Collected data entries:
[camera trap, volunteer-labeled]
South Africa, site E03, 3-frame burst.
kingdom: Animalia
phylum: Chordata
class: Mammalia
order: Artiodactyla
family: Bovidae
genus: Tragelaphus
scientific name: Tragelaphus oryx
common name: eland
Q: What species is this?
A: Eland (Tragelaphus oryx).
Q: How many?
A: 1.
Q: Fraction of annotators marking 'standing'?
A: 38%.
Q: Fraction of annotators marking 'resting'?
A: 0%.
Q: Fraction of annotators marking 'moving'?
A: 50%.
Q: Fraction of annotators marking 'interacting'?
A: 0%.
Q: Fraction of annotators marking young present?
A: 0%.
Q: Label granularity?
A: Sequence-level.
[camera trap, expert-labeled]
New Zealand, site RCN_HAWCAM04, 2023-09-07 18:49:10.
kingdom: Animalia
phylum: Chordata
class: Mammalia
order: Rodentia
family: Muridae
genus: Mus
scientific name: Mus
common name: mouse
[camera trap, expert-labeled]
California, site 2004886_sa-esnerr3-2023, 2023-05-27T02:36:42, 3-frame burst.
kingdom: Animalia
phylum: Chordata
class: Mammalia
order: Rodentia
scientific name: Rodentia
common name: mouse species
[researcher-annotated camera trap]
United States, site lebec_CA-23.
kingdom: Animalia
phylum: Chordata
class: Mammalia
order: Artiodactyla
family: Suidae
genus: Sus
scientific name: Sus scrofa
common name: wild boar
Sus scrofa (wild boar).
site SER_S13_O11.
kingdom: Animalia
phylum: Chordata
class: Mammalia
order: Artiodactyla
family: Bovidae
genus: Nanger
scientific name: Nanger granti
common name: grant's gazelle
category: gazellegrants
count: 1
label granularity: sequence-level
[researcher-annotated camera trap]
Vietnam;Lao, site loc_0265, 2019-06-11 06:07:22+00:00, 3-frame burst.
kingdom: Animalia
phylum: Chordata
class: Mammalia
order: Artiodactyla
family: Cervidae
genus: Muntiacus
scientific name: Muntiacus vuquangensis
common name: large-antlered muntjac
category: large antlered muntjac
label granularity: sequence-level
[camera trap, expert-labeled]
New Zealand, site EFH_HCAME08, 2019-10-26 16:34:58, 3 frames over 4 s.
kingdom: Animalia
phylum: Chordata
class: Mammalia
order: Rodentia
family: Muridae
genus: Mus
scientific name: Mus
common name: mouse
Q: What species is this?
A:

About this task – Print the records above in full, exactly.

Solution for this task –
[camera trap, volunteer-labeled]
South Africa, site E03, 3-frame burst.
kingdom: Animalia
phylum: Chordata
class: Mammalia
order: Artiodactyla
family: Bovidae
genus: Tragelaphus
scientific name: Tragelaphus oryx
common name: eland
Q: What species is this?
A: Eland (Tragelaphus oryx).
Q: How many?
A: 1.
Q: Fraction of annotators marking 'standing'?
A: 38%.
Q: Fraction of annotators marking 'resting'?
A: 0%.
Q: Fraction of annotators marking 'moving'?
A: 50%.
Q: Fraction of annotators marking 'interacting'?
A: 0%.
Q: Fraction of annotators marking young present?
A: 0%.
Q: Label granularity?
A: Sequence-level.
[camera trap, expert-labeled]
New Zealand, site RCN_HAWCAM04, 2023-09-07 18:49:10.
kingdom: Animalia
phylum: Chordata
class: Mammalia
order: Rodentia
family: Muridae
genus: Mus
scientific name: Mus
common name: mouse
[camera trap, expert-labeled]
California, site 2004886_sa-esnerr3-2023, 2023-05-27T02:36:42, 3-frame burst.
kingdom: Animalia
phylum: Chordata
class: Mammalia
order: Rodentia
scientific name: Rodentia
common name: mouse species
[researcher-annotated camera trap]
United States, site lebec_CA-23.
kingdom: Animalia
phylum: Chordata
class: Mammalia
order: Artiodactyla
family: Suidae
genus: Sus
scientific name: Sus scrofa
common name: wild boar
Sus scrofa (wild boar).
site SER_S13_O11.
kingdom: Animalia
phylum: Chordata
class: Mammalia
order: Artiodactyla
family: Bovidae
genus: Nanger
scientific name: Nanger granti
common name: grant's gazelle
category: gazellegrants
count: 1
label granularity: sequence-level
[researcher-annotated camera trap]
Vietnam;Lao, site loc_0265, 2019-06-11 06:07:22+00:00, 3-frame burst.
kingdom: Animalia
phylum: Chordata
class: Mammalia
order: Artiodactyla
family: Cervidae
genus: Muntiacus
scientific name: Muntiacus vuquangensis
common name: large-antlered muntjac
category: large antlered muntjac
label granularity: sequence-level
[camera trap, expert-labeled]
New Zealand, site EFH_HCAME08, 2019-10-26 16:34:58, 3 frames over 4 s.
kingdom: Animalia
phylum: Chordata
class: Mammalia
order: Rodentia
family: Muridae
genus: Mus
scientific name: Mus
common name: mouse
Q: What species is this?
A:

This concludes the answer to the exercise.